В ней стояла узкая железная койка с продавленным матрасом и грубыми, но чистыми простынями, имелся крохотный умывальник и самый настоящий туалет. Был в ней и свет, выключавшийся снаружи.
— Читать можно только до девяти. Потом свет выключают, — сообщил тюремщик.
Читать мне было нечего.
— Послушайте, я болен, — сказал я. — Пожалуйста, можно мне показаться доктору?
— Я спрошу.
Час спустя он вернулся и принес поднос с миской водянистой похлебки, караваем хлеба и кружкой кофе.
— Доктора не будет. Искренне сожалею, — сказал он. Думаю, он действительно был искренен.

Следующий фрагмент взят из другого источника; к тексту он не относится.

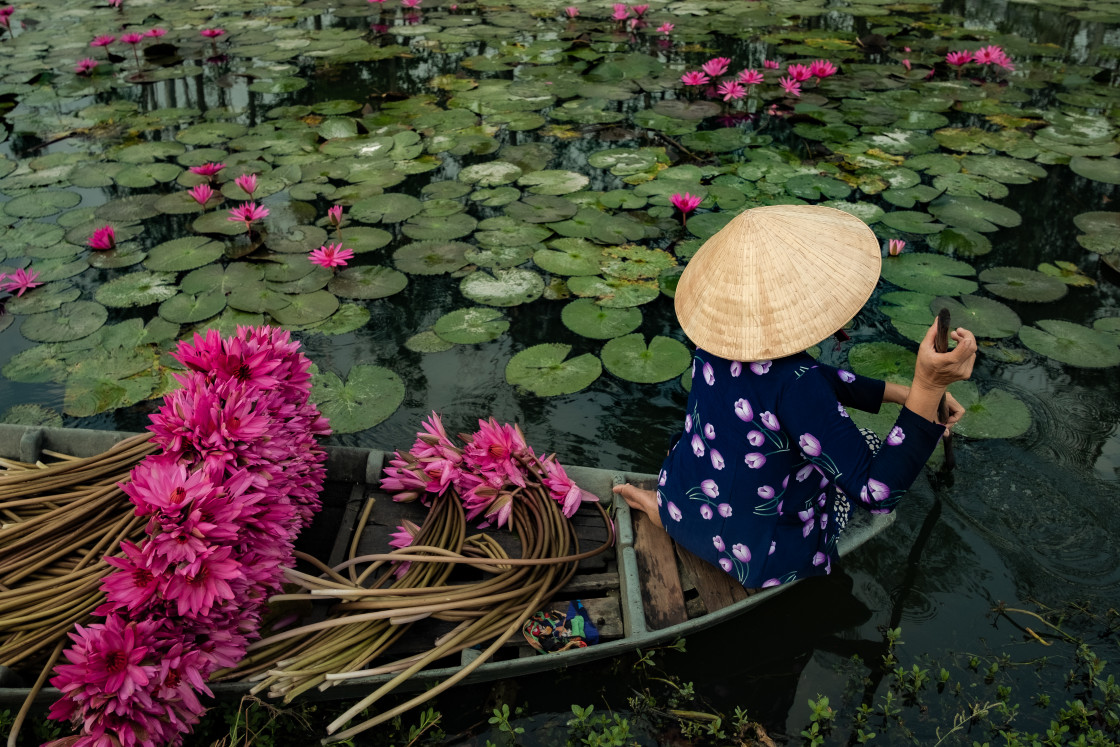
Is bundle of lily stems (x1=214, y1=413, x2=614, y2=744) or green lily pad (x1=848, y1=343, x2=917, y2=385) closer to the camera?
bundle of lily stems (x1=214, y1=413, x2=614, y2=744)

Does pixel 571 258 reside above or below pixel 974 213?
below

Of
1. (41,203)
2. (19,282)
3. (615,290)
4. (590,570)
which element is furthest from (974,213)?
(41,203)

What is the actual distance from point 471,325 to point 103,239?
215cm

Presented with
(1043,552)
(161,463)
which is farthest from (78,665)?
(1043,552)

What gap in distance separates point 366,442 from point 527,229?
65.8 inches

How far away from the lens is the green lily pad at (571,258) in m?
3.78

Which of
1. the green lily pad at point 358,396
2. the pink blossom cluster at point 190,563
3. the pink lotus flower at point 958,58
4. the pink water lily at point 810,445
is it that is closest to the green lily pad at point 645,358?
the green lily pad at point 358,396

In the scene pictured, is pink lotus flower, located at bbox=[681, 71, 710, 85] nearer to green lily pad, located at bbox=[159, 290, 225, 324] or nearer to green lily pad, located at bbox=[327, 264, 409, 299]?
green lily pad, located at bbox=[327, 264, 409, 299]

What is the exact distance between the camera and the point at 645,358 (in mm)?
3217

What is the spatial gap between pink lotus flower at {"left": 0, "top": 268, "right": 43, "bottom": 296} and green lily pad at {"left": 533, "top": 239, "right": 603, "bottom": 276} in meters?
2.54

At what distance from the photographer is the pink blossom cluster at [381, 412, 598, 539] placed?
7.47 feet

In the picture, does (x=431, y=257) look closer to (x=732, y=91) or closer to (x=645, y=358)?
(x=645, y=358)

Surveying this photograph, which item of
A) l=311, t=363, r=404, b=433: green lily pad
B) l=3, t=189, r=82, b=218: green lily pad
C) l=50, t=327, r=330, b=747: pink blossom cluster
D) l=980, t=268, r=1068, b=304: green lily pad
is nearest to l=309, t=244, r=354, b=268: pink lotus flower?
l=311, t=363, r=404, b=433: green lily pad

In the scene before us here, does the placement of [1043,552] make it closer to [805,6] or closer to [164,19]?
[805,6]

В похлёбке обнаружилось даже мясо, ставшее для меня истинным пиршеством. Правду говоря, даже эта скудная еда оказалась слишком тяжелой для моего желудка, отвыкшего от обильной пищи. Не прошло и часа, как меня стошнило всем, что я съел.
Я всё ещё и понятия не имел, что же меня ждёт. То ли привезли в Париж на повторный суд, то ли я должен отбывать остаток срока здесь, то ли меня передадут властям другой страны. А все мои вопросы наталкивались на стену молчания.